Inspired by Swedish climate activist Greta Thunberg, Nakate began striking for climate protection in January 2019 by standing in front of the Ugandan parliament in the capital city of Kampala. She was still a student, but had seen that heat waves, droughts, and storms had been posing ever greater threats to the conditions for life in her homeland. She was also aware of a crisis within this crisis. She realized that Africa was not sufficiently included in public perception of the climate movement, that the Fridays for Future movement revolved primarily around the fears and concerns of western industrial nations, and that young people in Africa lacked knowledge about climate change—and therefore also about how to formulate political demands. While her fellow students stayed home due to fear of reprisals, Nakate carried on her strike with courage and determination. She made posters and banners with the help of her siblings, and demonstrated for a long time alone.

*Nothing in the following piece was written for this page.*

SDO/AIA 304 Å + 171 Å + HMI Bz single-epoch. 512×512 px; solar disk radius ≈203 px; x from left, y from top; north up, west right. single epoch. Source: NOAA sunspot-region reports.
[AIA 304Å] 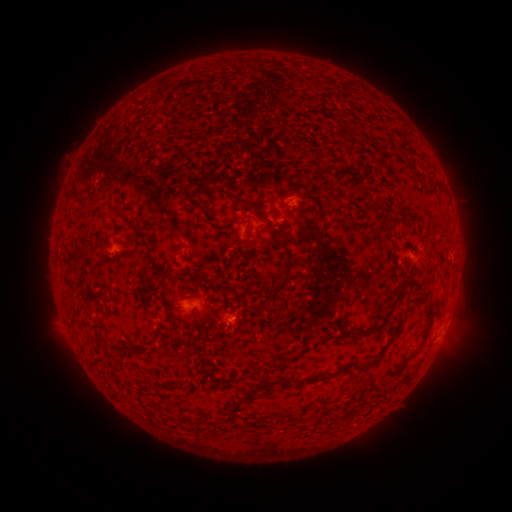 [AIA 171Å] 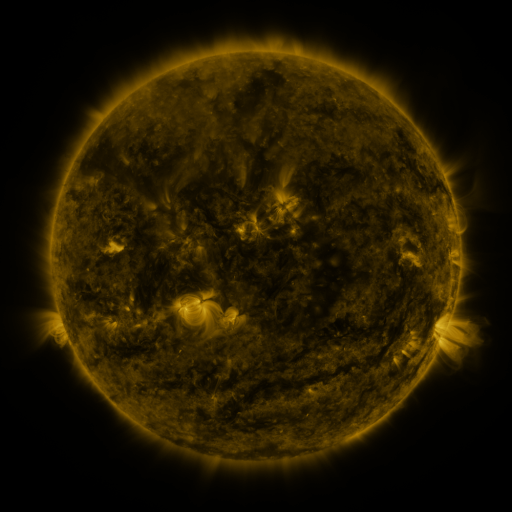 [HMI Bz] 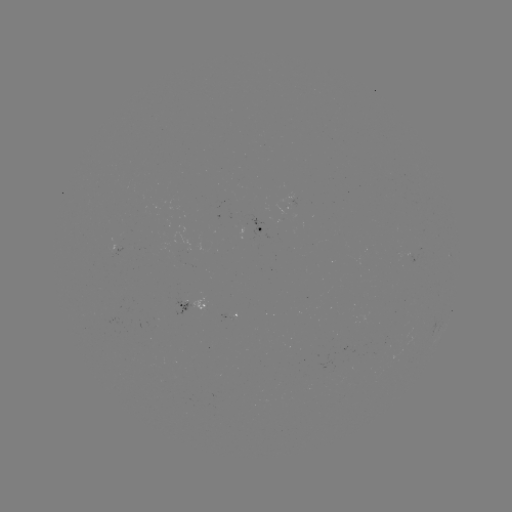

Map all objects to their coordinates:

In January 2020 Nakate traveled to the World Economic Forum in Davos, where she met Thunberg and other activists like Luisa Neubauer from Germany. A photo was taken of the group, but Nakate was cropped out by the Associated Press news agency. Nakate used social media to publicize the incident. “Africa is the least emitter of carbons, but we are the most affected by the climate crisis,” she said in a video on Twitter. “You erasing our voices won’t change anything. You erasing our stories won’t change anything.” Her tweets and videos on the subject have been shared hundreds of thousands of times. AP publically admitted their mistake and replaced the photo. Vanessa Nakate’s resolute action has attracted a great deal of attention—for her and thereby also for her fight against a twofold crisis.